◆ Action item: Your answer should repeat every line of the records below in which the word "evenodd" appears.

◆ Collected data:
————

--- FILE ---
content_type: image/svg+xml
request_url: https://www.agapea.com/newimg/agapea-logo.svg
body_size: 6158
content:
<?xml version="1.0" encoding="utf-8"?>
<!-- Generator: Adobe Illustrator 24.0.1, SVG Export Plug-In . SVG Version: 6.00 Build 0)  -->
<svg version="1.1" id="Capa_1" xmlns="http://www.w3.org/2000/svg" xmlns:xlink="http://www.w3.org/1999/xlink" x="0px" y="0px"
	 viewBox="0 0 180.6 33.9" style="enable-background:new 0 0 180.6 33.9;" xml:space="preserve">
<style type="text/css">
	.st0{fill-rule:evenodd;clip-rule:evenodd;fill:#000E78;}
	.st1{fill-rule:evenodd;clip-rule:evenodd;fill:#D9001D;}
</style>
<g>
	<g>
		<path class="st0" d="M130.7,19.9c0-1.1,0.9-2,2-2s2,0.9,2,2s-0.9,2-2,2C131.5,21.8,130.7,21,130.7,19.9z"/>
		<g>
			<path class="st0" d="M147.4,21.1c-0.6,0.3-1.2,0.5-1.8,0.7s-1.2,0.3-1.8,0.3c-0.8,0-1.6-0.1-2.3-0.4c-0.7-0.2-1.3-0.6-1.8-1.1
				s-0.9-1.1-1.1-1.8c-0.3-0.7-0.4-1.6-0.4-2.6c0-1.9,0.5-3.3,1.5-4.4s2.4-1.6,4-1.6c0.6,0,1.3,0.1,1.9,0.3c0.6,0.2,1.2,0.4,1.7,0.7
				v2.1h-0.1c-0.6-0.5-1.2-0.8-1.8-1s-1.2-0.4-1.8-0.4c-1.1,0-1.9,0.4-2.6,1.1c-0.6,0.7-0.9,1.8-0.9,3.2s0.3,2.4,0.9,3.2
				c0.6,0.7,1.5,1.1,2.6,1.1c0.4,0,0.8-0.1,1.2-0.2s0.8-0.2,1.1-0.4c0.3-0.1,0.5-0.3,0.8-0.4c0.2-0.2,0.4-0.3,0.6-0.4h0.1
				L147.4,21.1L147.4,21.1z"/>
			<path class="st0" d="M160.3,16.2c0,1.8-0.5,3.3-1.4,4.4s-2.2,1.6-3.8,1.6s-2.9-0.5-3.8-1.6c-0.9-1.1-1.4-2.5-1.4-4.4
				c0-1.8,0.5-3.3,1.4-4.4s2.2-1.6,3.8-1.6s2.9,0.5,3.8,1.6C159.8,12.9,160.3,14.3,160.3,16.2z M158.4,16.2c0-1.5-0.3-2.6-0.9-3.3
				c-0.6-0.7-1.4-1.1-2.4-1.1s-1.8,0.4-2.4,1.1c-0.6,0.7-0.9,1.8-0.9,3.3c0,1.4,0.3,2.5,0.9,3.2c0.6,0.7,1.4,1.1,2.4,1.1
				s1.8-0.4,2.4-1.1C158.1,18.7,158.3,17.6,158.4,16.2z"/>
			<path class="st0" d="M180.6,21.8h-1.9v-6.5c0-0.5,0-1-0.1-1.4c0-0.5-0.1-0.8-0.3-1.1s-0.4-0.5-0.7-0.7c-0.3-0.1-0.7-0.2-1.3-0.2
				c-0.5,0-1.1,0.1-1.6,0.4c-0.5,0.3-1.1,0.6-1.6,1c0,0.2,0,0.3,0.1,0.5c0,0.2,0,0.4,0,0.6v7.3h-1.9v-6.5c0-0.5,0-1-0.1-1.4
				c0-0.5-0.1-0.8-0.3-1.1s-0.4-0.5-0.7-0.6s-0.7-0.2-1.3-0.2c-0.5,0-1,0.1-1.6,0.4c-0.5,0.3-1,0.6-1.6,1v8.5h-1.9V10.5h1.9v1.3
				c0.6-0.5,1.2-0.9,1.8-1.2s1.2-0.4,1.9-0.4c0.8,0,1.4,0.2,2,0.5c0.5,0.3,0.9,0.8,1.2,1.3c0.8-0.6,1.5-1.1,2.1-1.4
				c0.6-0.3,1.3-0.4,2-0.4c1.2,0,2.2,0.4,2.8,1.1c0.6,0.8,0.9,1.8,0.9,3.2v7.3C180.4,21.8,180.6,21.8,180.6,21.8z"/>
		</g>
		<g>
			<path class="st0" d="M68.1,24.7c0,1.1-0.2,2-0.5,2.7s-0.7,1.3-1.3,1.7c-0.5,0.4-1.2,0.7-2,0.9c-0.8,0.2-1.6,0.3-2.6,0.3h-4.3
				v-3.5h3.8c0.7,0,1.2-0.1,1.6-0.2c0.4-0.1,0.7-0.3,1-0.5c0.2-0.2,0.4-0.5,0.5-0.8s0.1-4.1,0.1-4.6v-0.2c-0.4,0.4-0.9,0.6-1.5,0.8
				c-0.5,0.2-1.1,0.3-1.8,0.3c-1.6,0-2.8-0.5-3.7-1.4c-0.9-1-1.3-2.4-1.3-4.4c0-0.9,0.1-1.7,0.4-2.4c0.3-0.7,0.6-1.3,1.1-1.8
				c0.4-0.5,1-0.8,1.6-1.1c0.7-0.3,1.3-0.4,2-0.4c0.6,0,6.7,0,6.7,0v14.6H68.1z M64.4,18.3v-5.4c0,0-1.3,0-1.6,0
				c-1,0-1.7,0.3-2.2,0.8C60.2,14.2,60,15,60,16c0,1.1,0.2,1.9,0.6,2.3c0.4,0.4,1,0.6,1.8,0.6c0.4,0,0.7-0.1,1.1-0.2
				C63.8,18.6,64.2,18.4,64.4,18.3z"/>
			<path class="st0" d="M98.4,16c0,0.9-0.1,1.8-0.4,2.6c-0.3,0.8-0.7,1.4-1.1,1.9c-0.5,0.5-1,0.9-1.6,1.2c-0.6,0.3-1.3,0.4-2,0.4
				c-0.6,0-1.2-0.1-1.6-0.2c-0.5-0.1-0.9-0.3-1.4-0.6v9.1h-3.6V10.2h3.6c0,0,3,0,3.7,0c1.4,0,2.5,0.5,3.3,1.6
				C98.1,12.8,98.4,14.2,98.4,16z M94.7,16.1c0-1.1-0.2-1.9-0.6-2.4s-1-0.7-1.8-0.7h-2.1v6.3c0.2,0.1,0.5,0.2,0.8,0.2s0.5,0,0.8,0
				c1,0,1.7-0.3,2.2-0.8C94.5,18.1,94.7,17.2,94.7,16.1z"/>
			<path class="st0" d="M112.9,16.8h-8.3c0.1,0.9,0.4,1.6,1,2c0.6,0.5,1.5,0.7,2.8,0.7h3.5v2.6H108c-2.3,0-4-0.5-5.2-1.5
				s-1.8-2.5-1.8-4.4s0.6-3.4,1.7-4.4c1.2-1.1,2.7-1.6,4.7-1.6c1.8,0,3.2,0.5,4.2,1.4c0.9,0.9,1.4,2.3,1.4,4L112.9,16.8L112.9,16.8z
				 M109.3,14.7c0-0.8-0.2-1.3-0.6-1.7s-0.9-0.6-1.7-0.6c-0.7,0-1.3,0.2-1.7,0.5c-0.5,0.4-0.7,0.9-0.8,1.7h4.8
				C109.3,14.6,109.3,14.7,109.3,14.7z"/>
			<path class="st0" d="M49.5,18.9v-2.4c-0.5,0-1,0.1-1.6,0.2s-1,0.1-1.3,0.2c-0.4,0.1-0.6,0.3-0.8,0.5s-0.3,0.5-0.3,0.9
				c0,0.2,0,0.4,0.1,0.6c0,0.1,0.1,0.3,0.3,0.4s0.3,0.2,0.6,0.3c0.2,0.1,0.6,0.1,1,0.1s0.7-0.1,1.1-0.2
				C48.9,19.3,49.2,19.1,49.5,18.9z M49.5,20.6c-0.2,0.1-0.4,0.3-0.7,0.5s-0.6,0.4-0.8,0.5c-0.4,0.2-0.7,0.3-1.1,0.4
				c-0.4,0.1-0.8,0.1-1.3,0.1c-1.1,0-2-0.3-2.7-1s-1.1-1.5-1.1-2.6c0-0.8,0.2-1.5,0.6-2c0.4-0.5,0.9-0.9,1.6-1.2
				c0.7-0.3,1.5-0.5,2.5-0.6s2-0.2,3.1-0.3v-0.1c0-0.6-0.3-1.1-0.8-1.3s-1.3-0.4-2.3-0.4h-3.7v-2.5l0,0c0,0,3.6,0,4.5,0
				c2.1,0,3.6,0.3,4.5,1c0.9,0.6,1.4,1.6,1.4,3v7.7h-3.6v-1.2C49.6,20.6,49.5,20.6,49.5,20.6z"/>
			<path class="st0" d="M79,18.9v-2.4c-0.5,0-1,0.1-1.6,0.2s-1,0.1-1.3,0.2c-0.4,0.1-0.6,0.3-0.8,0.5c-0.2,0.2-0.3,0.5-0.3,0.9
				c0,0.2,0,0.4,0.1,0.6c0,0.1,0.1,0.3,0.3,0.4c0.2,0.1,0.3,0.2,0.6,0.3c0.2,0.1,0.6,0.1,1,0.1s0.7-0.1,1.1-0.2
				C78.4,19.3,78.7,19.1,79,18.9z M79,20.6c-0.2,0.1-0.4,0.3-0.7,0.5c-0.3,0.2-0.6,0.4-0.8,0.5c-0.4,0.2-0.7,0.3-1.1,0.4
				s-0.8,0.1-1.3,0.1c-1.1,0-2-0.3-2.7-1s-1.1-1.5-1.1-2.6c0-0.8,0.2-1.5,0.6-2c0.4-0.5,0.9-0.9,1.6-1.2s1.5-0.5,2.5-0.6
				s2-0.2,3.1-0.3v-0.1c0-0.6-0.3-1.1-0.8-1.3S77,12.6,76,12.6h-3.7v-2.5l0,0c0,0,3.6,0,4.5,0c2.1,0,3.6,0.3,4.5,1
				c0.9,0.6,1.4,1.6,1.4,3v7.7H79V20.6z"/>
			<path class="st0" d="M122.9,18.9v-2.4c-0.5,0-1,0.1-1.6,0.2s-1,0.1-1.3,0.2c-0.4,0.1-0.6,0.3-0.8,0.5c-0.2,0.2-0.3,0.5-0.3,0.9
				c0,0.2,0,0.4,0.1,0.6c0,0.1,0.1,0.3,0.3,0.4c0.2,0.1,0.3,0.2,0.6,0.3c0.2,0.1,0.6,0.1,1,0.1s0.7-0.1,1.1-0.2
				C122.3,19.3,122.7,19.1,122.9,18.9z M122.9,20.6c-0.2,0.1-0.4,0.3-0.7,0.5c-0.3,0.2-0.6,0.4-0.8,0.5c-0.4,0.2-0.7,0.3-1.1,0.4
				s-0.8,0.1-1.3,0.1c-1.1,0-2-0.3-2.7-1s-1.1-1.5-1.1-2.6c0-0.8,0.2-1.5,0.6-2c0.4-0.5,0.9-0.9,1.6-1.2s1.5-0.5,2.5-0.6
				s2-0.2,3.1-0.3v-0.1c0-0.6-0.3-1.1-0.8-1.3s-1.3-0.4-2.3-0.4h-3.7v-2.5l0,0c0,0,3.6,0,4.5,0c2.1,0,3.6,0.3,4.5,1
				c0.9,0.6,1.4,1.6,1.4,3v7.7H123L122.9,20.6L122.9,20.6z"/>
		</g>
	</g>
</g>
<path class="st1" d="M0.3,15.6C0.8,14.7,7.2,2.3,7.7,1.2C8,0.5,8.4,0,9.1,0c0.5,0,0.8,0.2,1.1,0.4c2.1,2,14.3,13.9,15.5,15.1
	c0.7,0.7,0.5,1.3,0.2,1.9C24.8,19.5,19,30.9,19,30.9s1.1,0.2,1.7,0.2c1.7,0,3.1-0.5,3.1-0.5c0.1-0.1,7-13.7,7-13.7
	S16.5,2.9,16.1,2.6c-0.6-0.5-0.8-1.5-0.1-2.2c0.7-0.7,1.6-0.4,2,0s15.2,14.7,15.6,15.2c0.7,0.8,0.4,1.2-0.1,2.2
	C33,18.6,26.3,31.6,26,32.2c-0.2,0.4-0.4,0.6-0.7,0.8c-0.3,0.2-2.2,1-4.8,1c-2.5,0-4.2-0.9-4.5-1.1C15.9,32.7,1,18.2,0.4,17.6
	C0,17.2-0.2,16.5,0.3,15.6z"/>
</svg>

————

◆ Your solution:
	.st0{fill-rule:evenodd;clip-rule:evenodd;fill:#000E78;}
	.st1{fill-rule:evenodd;clip-rule:evenodd;fill:#D9001D;}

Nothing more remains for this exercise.